Exercise details – Repeat word for word the passage of the TV lineup below that opens with the words containing "And: after adding" and closes with "AND HEARTS Align.".

:: Document section ::

Tuesday: The U.S. Marine Corps produces a new real life-drama: Have You Seen Our F-35? A pilot safely ejects over South Carolina. But a fighter jet goes missing! Text if you see it! And why didn't that $80 million cost for the jet include a $29 AirTag?
Wednesday: Real House Plants of Scottsdale. Will Haley remember to rotate her Fiddle-Leaf Fig — or just let it wither? Can an African Violet take bloom in Maricopa County, Arizona? Will Chaz overwater his Anthurium Coral? Real leaf drama!
Thursday: Can You Pass a Spending Bill? Elected public officials in the U.S. Congress drive the country to a fiscal cliff every few months! Will they do it again? Or can they make a deal in time for soldiers, park rangers and food safety inspectors to get paid? Tune in!
Friday: Dancing with Actuaries! The men and women who can run the numbers bust their best moves! IT'S TANGO WEEK!
And: after adding more Monday Night Football games during the strike, broadcasters bring you Saturday Night Buzkashi! Faded stars on horseback try to score goals by tossing the carcass of a goat. You think ice hockey is tough? Try buzkashi!
Coming soon, get ready for the mid-season replacement — Bachelor Orthodontists: Making Teeth AND HEARTS Align.

:::
:: Records ::

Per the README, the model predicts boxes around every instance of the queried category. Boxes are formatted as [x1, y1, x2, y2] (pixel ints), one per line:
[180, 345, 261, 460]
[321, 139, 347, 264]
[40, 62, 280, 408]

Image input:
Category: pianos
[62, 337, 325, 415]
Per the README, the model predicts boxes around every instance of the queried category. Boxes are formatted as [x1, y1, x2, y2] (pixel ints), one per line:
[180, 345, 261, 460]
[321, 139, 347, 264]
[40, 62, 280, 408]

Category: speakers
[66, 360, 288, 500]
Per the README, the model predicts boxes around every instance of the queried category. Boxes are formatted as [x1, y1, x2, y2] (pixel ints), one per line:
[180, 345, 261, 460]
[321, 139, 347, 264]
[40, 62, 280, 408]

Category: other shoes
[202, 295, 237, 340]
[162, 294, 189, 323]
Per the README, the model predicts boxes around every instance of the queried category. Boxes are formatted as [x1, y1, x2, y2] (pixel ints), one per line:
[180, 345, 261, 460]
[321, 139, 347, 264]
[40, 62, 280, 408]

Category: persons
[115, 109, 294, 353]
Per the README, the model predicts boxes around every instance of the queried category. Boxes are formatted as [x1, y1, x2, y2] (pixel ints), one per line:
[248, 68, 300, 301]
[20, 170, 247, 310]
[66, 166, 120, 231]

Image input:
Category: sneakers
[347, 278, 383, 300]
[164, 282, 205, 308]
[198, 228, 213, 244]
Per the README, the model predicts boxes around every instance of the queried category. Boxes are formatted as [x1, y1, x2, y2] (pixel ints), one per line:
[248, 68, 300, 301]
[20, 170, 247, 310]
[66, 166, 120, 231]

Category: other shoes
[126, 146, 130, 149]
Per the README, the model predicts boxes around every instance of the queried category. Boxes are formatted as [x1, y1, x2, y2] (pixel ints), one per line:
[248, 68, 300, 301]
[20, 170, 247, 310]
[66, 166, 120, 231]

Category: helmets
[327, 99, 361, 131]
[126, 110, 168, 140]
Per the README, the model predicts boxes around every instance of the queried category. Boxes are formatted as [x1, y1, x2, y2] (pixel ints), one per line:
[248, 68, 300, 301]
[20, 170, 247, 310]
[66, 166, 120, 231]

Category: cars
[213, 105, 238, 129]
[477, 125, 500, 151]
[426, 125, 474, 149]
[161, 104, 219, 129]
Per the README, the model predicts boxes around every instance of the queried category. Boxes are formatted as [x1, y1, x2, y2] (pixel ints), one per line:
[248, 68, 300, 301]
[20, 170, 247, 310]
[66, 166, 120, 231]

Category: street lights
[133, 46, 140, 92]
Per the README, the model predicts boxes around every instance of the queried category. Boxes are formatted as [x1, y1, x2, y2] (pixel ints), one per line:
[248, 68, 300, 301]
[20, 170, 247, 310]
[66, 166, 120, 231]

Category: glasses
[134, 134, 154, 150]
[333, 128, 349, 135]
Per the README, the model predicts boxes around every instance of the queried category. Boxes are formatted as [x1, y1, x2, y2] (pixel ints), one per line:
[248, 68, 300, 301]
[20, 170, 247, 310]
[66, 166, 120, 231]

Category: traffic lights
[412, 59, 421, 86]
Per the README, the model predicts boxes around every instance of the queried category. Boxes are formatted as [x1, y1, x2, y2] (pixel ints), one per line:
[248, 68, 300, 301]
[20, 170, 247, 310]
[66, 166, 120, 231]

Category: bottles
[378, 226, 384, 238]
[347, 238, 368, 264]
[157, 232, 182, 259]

:::
:: Records ::

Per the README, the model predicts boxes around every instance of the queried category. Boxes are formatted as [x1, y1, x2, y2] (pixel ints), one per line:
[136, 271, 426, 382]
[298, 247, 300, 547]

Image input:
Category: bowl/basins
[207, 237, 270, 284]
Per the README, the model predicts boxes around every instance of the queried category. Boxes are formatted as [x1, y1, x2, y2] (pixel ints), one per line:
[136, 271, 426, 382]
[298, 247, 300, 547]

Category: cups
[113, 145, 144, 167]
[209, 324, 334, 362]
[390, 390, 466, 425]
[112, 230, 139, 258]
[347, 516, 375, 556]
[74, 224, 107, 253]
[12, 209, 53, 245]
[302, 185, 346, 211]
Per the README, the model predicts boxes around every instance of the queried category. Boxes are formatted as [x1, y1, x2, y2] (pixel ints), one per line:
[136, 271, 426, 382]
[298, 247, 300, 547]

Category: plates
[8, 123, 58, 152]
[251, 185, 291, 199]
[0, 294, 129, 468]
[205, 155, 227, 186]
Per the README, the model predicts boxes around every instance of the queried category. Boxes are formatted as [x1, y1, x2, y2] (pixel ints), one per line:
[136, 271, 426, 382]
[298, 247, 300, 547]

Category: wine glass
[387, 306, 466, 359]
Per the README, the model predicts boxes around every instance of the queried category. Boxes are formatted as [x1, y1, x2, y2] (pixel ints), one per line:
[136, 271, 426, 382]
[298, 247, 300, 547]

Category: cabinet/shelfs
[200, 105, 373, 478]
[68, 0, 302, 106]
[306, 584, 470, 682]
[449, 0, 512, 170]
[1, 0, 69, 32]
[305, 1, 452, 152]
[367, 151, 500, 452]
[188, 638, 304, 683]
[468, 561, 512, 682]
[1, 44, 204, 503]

:::

Task result –
And: after adding more Monday Night Football games during the strike, broadcasters bring you Saturday Night Buzkashi! Faded stars on horseback try to score goals by tossing the carcass of a goat. You think ice hockey is tough? Try buzkashi!
Coming soon, get ready for the mid-season replacement — Bachelor Orthodontists: Making Teeth AND HEARTS Align.